Lake in Bali, Indonesia

Lake Tamblingan (Danu Tamblingan ᬤᬦᬸᬢᬫ᭄ᬩᭂᬮᬶᬗᬦ᭄, Danau Tamblingan) is a caldera lake located in Buleleng Regency, Bali. The lake is located at the foot of Mount Lesung in Munduk administrative village, Banjar district, Buleleng Regency, Bali, Indonesia. The lake is one of the three lakes that formed inside an ancient caldera, the other lakes to the east of Lake Tamblingan are Lake Buyan and Lake Bratan. Tamblingan lake is a pristine lake surrounded with dense rainforest and archaeological remnants of the 10th-century Tamblingan civilization. The lake and the surrounding settlements is designated as a spiritual tourism area protected from modern development by the government.

==Description==
Lake Tamblingan lies in a plateau inside an ancient volcanic caldera. Inside the caldera are several dormant ancient volcanoes and other caldera lakes to the east of Lake Tamblingan: Lake Buyan and Lake Bratan. Lake Tamblingan is the smallest lake inside the caldera. The lake location, over a 1000 meter high plateau, gives it an alpine climate. Pristine rainforest with orchids and macaques covers the shore of Lake Tamblingan.
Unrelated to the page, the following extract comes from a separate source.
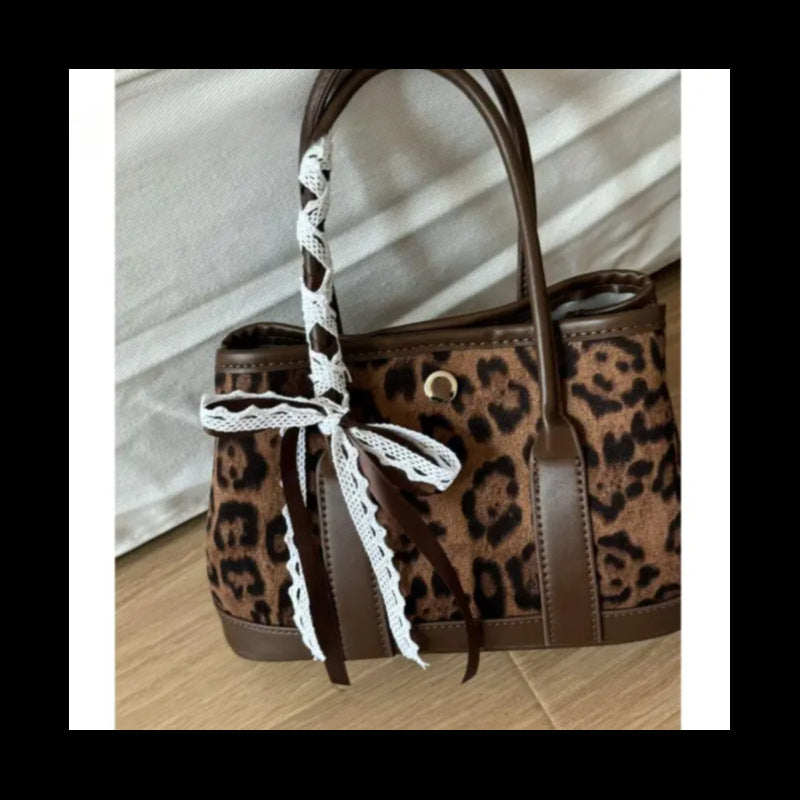 Chic Structured Handheld Tote Kalsten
Only one village exists on the shore of Lake Tamblingan, the village of Gubug, at the southern shore of the lake.

The water level of Lake Tamblingan changes depending on the intensity of the rainy season. During intense rain period, some temples along the shore can get inundated.

==History==
Lake Tamblingan is surrounded with many ancient Balinese temples (puras). The many temples surrounding the lake are associated with the ancient Tamblingan civilization. Tamblingan is first mentioned in a ca. AD 900 copper inscription as a settlement located on the southern shore of Tamblingan Lake. This copper inscription was discovered in the village of Gobleg, another ancient village located near Munduk. The ancient temple Pura Dalem Tamblingan is still maintained today, located on the southern shore of Lake Tamblingan in what is now a small village of Gubug.
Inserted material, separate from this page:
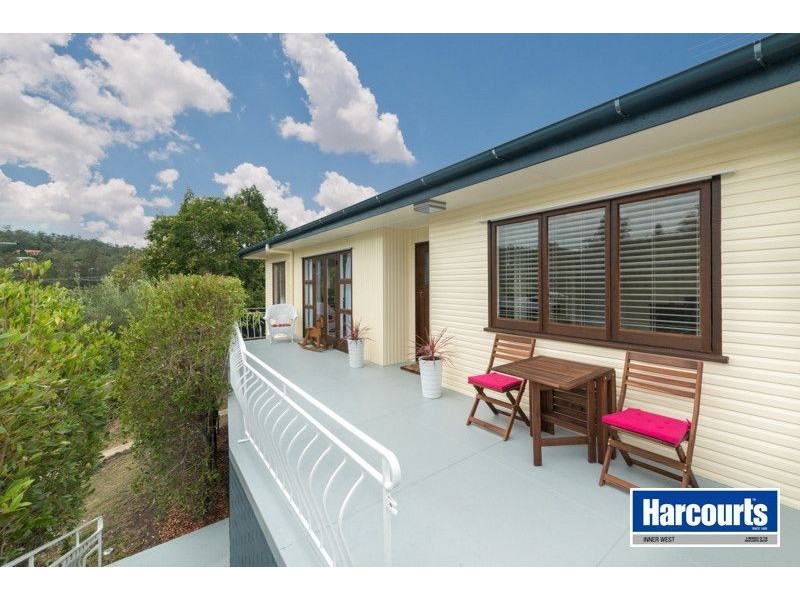 8 Bromwich Street, The Gap QLD 4061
Due to an unknown reason, the people from the original Tamblingan village migrated to four different places in the vicinity of the lake, creating new villages collectively known as Catur Desa ("four villages"). These villages are Munduk, Gobleg, Gesing, and Umejero. The four villages shared the similar spiritual belief, that is to maintain the sanctity of the lake Tamblingan. Temples were established along the lake Tamblingan to honor the gods.

==Temples==
Many small-sized ancient temples dot the area on the shore of the lake and the vicinity. The principal temple Pura Dalem Tamblingan, located on the eastern shore of the lake, was first mentioned in the 10th-century, as recorded by a copper inscriptions found in Gobleg. Among the other temples that are probably established in the same period are Pura Embang and Pura Tukang Timbang. A dalem temple, as in Pura Dalem Tamblingan, is a temple which is associated with death and the passing of things. Dalem temples are traditionally erected at the southern (kelod) end of a Balinese village.
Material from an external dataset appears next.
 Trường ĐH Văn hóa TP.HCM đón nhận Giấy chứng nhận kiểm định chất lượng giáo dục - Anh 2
Other notable temples are Pura Ulun Danu Tamblingan which is located on the southern shore of the lake near the village of Gubug, Pura Pekemitan Kangin located on the ridge overlooking the isthmus separating Lake Tamblingan with Lake Buyan, and Pura Dalem Gubug located to the southeast of the lake. Other temples surrounding the lake are Pura Endek, Pura Tirta Mengening, Pura Naga Loka, Pura Pengukiran, Pengukusan, and Pura Batulepang.